### [DIRECTIVES]
1. From the explanation of choosing 3 of 8 people for identical gifts, write out every outcome that appears as a parenthesized triple of person numbers.
2. Summarize the explanation of choosing 3 of 8 people for identical gifts in two sentences.
3. Pick up the explanation of choosing 3 of 8 people for identical gifts right after its final sentence and carry it on.

You have 8 people, and you have to pick 3 of them to get identical gifts. Even though the gifts are identical, let's give them labels: A, B, and C. Let's also number the people 1 to 8.
The first step is to figure out how many ways there are to hand out gifts in order. You have 8 choices for gift A, then 7 choices for gift B because you don't want to give to the same person who got gift A, and likewise 6 choices for gift C.
And now we get to the part about redundancies. Let's say for a moment that you gave gift A to person 3, gift B to person 5, and gift C to person 2. Let's call that outcome (3, 5, 2).
From the first step, you know you can make a list of outcomes like the above that is $8\cdot 7 \cdot 6 = 336$ items long. And since that list is all of the ways to give gifts in order to three people, you know that if (3, 5, 2) is on that list, then so is every rearrangement of those three numbers—(5, 3, 2), (2, 5, 3), etc. Because the gifts are identical, you can treat rearrangements as redundant.

(Scene geometry questions)
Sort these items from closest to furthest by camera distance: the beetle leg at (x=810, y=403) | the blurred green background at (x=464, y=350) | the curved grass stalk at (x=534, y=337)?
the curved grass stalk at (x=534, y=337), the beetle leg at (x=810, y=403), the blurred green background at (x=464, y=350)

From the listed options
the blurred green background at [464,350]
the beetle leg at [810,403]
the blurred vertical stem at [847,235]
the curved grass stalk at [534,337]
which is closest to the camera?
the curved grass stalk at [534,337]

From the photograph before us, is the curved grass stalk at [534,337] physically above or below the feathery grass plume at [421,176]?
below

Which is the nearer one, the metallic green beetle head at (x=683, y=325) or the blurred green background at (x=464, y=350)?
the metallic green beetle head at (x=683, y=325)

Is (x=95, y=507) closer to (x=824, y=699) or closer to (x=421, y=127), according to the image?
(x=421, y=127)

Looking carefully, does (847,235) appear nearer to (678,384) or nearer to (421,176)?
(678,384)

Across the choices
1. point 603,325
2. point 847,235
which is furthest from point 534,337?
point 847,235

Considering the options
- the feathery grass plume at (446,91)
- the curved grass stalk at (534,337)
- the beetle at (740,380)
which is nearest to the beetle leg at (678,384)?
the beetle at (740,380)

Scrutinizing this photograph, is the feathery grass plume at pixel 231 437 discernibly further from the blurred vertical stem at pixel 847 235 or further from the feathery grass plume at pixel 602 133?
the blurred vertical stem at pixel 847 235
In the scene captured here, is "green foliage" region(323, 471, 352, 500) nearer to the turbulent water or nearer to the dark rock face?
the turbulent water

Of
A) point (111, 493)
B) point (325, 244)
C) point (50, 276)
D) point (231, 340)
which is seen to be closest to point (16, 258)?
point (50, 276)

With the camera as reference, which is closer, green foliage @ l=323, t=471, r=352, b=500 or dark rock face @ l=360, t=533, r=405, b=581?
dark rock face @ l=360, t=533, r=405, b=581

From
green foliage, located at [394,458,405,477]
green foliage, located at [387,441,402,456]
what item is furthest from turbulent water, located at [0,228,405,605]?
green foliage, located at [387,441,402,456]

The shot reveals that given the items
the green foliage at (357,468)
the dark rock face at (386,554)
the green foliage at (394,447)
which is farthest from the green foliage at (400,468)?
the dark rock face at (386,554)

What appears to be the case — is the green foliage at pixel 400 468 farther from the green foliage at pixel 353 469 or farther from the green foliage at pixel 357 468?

### [EXPECTED RESULTS]
1. (3, 5, 2), (5, 3, 2), (2, 5, 3)

2. To count ways of giving 3 identical gifts to 8 people, the gifts are labeled A, B, and C, and handing them out in order gives 8 · 7 · 6 = 336 outcomes. Every rearrangement of an outcome such as (3, 5, 2) is also on that list, and because the gifts are identical, those rearrangements count as redundant.

3.
So you can imagine organizing your list into groups, where two outcomes belong to the same group if, like (5, 3, 2) and (3, 5, 2), they are rearrangements of each other. (No outcome can belong to more than one group, because rearranging an outcome doesn't change the set of numbers that are in that outcome.) The answer you seek is the number of *groups* in the list, because each group corresponds to a single not-redundant outcome when all you care about is who gets a gift, not who gets which gift.
Is every group the same size? Yes, because no outcome can use the same number twice (that would mean someone got two gifts), so the numbers must all be different. And there are always $n!$ ways to rearrange $n$ different numbers.
So you have a list of 336 outcomes, organized into groups of size $3! = 6$. How do you determine how many groups there are in the list? Hopefully the answer is now clearer.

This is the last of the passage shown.